Git is an Open Source project covered by the GNU General Public License version 2 (some parts of it are under different licenses, compatible with the GPLv2). It was originally written by Linus Torvalds with help of a group of hackers around the net.
Please read the file INSTALL for installation instructions.
Many Git online resources are accessible from https://git-scm.com/ including full documentation and Git related tools.
See Documentation/gittutorial.txt to get started, then see
Documentation/giteveryday.txt for a useful minimum set of commands, and
Documentation/git-<commandname>.txt for documentation of each command.
If git has been correctly installed, then the tutorial can also be
read with man gittutorial or git help tutorial, and the
documentation of each command with man git-<commandname> or git help <commandname>.

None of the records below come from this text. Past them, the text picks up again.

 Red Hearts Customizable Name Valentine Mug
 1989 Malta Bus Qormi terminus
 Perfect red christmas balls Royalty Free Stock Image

CVS users may also want to read Documentation/gitcvs-migration.txt
(man gitcvs-migration or git help cvs-migration if git is
installed).
The user discussion and development of Git take place on the Git mailing list -- everyone is welcome to post bug reports, feature requests, comments and patches to git@vger.kernel.org (read Documentation/SubmittingPatches for instructions on patch submission and Documentation/CodingGuidelines).
Those wishing to help with error message, usage and informational message
string translations (localization l10) should see po/README.md
(a po file is a Portable Object file that holds the translations).
To subscribe to the list, send an email with just "subscribe git" in the body to majordomo@vger.kernel.org (not the Git list). The mailing list archives are available at https://lore.kernel.org/git/, http://marc.info/?l=git and other archival sites.
Issues which are security relevant should be disclosed privately to the Git Security mailing list git-security@googlegroups.com.
The maintainer frequently sends the "What's cooking" reports that list the current status of various development topics to the mailing list. The discussion following them give a good reference for project status, development direction and remaining tasks.
The name "git" was given by Linus Torvalds when he wrote the very first version. He described the tool as "the stupid content tracker" and the name as (depending on your mood):
- random three-letter combination that is pronounceable, and not actually used by any common UNIX command. The fact that it is a mispronunciation of "get" may or may not be relevant.
- stupid. contemptible and despicable. simple. Take your pick from the dictionary of slang.
- "global information tracker": you're in a good mood, and it actually works for you. Angels sing, and a light suddenly fills the room.
- "goddamn idiotic truckload of sh*t": when it breaks